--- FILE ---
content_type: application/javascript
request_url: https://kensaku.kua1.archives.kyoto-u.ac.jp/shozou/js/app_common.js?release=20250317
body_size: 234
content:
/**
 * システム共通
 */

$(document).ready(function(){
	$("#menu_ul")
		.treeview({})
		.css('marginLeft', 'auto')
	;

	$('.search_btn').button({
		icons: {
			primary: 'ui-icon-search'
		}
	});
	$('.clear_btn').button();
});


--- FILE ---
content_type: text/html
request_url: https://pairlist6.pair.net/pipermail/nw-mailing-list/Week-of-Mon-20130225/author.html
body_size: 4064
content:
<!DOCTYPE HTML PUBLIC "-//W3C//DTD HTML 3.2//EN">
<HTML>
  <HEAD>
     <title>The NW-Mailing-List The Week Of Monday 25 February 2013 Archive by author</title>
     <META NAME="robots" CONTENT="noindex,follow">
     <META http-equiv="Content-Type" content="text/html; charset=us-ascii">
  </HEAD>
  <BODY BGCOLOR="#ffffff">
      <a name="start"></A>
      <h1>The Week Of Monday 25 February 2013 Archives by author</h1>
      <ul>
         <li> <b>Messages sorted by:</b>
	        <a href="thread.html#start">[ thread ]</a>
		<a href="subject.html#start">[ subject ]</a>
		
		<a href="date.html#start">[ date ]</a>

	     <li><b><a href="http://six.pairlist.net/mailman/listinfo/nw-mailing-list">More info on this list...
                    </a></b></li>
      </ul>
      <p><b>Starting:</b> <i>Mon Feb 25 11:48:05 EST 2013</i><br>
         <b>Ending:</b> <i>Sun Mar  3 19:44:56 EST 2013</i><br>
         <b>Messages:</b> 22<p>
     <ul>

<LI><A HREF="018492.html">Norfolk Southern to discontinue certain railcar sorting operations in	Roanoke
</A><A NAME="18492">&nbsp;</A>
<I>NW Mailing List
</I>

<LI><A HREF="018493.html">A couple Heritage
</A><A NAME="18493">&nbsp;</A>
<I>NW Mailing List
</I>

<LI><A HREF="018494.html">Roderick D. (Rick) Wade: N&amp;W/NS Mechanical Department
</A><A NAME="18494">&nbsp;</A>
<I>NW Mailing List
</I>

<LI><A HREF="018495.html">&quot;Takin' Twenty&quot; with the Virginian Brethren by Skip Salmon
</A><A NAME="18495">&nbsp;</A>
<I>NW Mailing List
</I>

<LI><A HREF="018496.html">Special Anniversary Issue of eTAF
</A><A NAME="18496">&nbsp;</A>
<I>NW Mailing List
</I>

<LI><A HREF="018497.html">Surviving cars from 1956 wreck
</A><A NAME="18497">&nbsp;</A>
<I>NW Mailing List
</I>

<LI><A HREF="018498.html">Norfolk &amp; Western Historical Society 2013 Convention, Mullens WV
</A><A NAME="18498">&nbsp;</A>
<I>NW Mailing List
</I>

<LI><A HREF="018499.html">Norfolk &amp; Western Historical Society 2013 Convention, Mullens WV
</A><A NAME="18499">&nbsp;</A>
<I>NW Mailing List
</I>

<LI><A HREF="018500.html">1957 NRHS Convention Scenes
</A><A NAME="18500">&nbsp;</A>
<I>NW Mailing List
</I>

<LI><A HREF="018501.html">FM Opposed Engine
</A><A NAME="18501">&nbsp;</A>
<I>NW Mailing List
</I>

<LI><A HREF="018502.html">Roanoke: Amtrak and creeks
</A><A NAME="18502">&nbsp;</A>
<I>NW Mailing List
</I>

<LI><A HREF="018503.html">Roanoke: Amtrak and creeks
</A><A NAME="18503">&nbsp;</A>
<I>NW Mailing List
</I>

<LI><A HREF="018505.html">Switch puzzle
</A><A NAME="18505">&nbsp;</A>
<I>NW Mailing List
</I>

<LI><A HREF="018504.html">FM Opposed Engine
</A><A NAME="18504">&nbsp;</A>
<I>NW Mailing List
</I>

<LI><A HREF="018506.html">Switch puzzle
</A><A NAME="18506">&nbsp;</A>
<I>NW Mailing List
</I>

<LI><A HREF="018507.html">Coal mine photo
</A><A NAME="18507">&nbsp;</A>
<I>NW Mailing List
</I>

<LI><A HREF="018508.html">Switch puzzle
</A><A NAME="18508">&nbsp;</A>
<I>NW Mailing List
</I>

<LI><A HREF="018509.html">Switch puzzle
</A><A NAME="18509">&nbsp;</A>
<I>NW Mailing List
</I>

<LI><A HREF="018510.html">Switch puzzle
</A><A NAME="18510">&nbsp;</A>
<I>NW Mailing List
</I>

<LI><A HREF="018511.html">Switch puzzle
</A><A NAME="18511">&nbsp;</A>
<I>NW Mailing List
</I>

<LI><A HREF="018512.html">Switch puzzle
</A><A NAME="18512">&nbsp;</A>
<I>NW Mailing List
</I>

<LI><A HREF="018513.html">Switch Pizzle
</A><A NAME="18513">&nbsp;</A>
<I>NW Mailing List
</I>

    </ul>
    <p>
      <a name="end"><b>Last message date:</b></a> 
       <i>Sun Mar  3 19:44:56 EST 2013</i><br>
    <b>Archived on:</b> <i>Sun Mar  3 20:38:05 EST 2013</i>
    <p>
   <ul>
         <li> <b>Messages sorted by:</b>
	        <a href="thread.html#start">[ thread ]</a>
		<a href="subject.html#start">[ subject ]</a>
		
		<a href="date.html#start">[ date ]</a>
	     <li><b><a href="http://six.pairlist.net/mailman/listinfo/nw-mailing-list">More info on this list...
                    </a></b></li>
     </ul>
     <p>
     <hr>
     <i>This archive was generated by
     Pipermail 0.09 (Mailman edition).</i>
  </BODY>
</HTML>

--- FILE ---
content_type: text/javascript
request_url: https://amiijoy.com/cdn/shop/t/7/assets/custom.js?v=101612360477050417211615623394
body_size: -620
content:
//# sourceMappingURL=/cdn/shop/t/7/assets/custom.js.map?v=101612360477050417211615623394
...
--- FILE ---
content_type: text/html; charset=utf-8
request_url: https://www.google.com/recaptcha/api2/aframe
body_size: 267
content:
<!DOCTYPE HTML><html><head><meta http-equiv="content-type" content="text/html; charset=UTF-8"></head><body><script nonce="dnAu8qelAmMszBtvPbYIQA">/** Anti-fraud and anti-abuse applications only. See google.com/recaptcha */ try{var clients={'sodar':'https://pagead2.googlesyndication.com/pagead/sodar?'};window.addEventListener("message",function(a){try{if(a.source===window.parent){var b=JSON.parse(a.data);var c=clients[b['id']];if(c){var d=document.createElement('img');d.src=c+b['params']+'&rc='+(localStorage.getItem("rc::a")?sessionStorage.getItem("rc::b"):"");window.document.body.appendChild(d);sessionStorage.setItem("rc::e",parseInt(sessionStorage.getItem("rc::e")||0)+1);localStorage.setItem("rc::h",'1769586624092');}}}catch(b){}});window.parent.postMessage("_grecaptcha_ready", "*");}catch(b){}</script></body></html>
---
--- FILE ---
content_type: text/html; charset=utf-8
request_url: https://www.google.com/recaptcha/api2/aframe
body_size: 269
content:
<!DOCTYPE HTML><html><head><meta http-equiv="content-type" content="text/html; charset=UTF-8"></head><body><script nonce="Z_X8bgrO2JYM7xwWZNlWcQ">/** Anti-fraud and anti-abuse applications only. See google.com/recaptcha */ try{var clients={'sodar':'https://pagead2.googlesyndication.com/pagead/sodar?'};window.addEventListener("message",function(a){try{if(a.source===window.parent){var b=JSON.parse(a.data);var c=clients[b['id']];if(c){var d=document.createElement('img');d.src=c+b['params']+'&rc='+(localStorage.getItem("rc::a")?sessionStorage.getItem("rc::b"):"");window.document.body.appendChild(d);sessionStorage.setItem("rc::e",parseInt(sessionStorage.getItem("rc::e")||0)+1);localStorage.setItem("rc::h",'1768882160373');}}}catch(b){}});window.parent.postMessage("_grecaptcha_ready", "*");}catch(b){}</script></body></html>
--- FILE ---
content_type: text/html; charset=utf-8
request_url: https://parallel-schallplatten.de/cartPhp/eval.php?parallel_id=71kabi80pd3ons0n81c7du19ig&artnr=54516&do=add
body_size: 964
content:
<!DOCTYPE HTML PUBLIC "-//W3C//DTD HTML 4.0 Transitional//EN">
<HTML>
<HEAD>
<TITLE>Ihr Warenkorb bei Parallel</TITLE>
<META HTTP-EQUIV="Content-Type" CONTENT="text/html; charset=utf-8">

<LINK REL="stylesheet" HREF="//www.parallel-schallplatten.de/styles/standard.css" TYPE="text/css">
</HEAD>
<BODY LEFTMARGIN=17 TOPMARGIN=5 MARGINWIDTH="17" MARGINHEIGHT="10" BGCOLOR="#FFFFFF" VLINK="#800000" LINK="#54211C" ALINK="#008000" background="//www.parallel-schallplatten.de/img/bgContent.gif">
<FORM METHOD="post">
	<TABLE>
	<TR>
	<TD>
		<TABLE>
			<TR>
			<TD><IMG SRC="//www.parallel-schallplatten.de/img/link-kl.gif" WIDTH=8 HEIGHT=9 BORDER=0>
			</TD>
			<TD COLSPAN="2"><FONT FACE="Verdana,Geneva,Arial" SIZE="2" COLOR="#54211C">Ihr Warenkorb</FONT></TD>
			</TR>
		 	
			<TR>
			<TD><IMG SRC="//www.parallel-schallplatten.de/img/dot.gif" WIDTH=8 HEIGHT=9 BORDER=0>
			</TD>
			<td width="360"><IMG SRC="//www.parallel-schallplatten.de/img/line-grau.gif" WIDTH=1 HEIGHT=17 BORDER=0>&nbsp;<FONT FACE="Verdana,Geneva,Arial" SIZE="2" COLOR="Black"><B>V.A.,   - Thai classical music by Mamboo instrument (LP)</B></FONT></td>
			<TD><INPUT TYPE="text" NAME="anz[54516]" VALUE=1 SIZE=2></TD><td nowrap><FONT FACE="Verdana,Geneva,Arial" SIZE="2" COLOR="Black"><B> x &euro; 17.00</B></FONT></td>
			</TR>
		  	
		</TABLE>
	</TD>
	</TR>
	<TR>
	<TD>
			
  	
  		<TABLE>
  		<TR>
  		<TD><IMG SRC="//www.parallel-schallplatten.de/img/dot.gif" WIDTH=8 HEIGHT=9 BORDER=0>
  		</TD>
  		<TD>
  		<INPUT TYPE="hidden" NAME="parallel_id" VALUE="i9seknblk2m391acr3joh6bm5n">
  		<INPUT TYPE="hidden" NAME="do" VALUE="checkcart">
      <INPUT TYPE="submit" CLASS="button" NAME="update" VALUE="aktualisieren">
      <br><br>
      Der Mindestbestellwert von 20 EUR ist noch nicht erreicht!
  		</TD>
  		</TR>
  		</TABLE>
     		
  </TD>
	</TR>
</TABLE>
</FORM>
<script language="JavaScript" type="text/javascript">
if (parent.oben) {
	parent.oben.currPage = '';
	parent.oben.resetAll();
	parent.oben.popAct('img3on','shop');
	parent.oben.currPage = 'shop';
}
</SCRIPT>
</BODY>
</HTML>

- _ABOUT THIS EXERCISE_
The answer must be every line of the listing that holds the word "javascript".

- _ANSWER_
content_type: application/javascript
content_type: text/javascript
<script language="JavaScript" type="text/javascript">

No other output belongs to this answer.